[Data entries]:

* * * * * * * * *

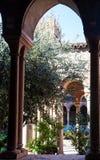 Claustro de la abadía cerca de Basilica di San Zeno Imagen de archivo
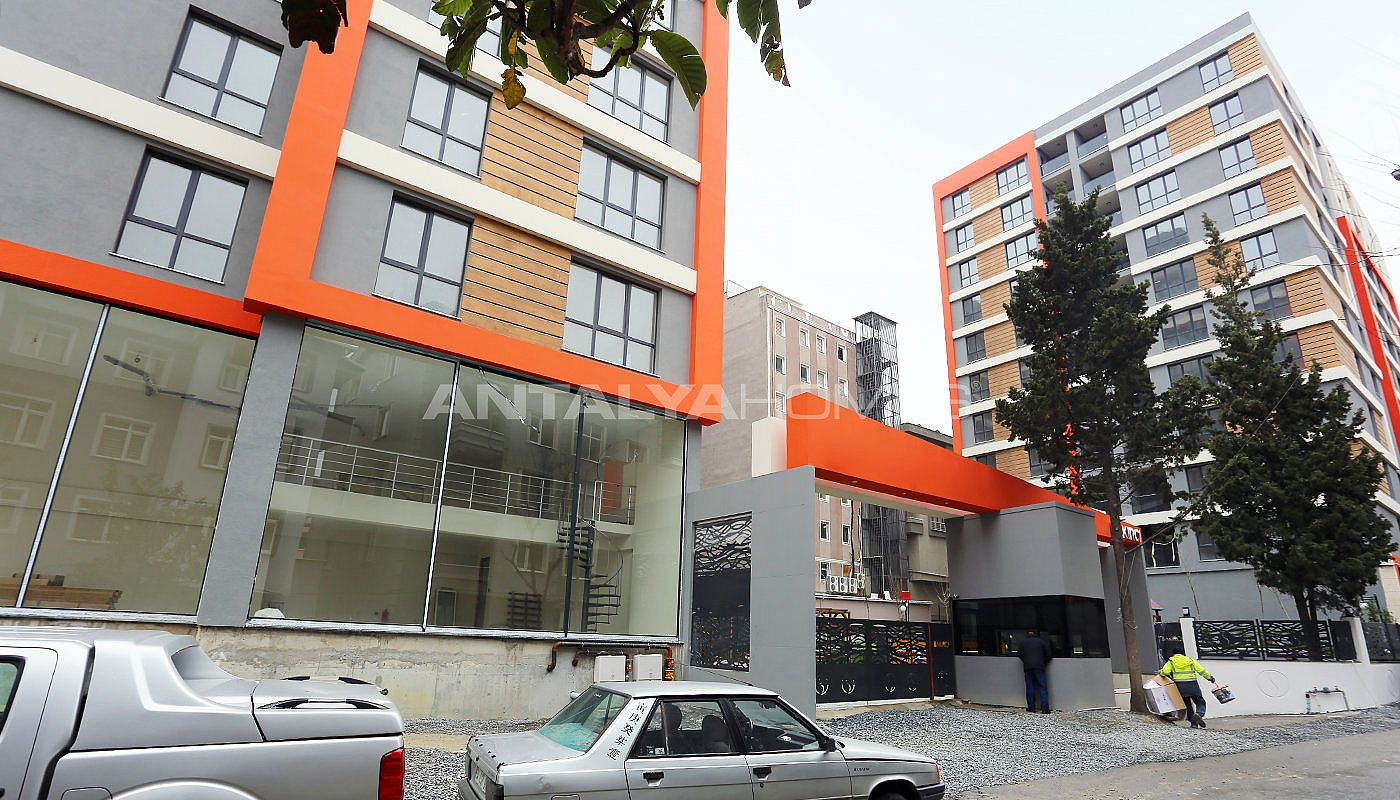 modern-designed-apartments-in-istanbul-kucukcekmece-construction-008.jpg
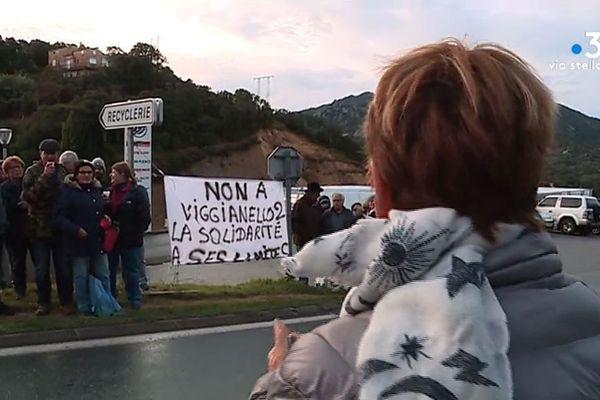 Des membres du collectif Valincu Lindu bloquent l'accès au centre d'enfouissement de Viggianello en novembre dernier.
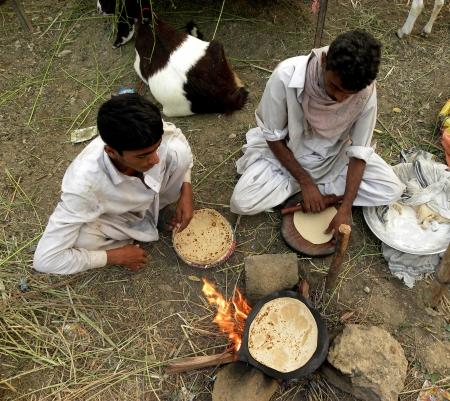 atta: PAKISTAN  KARACHI_TWO MALE PAKISTANO FARE Roti Roti � generalmente un PANE sud-est asiatico a base di farina macinata a pietra INTEGRALE TRADIZIONALMENTE SAPERE COME FARINA ATTA QUI GIOVEDI '18 OTTOBRE 2012 a Karachi BAKRA MANDI Editoriali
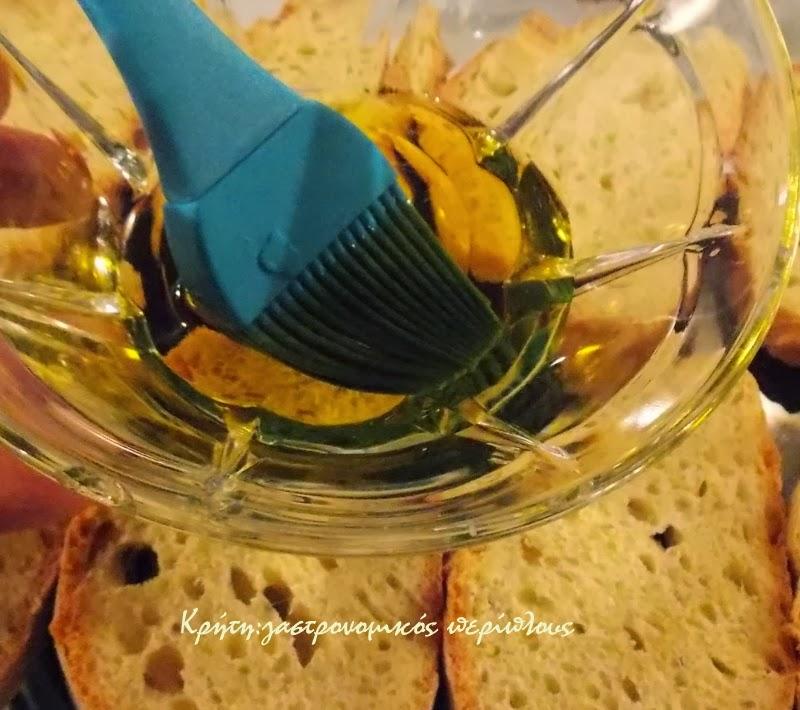 Ψωμί, λάδι, αλάτι και μυρωδικά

* * * * * * * * *

[ABOUT THIS EXERCISE]:
The records above should be written out exactly, and the images dropped.

[ANSWER TO THIS TASK]:
 Claustro de la abadía cerca de Basilica di San Zeno Imagen de archivo
 modern-designed-apartments-in-istanbul-kucukcekmece-construction-008.jpg
 Des membres du collectif Valincu Lindu bloquent l'accès au centre d'enfouissement de Viggianello en novembre dernier.
 atta: PAKISTAN  KARACHI_TWO MALE PAKISTANO FARE Roti Roti � generalmente un PANE sud-est asiatico a base di farina macinata a pietra INTEGRALE TRADIZIONALMENTE SAPERE COME FARINA ATTA QUI GIOVEDI '18 OTTOBRE 2012 a Karachi BAKRA MANDI Editoriali
 Ψωμί, λάδι, αλάτι και μυρωδικά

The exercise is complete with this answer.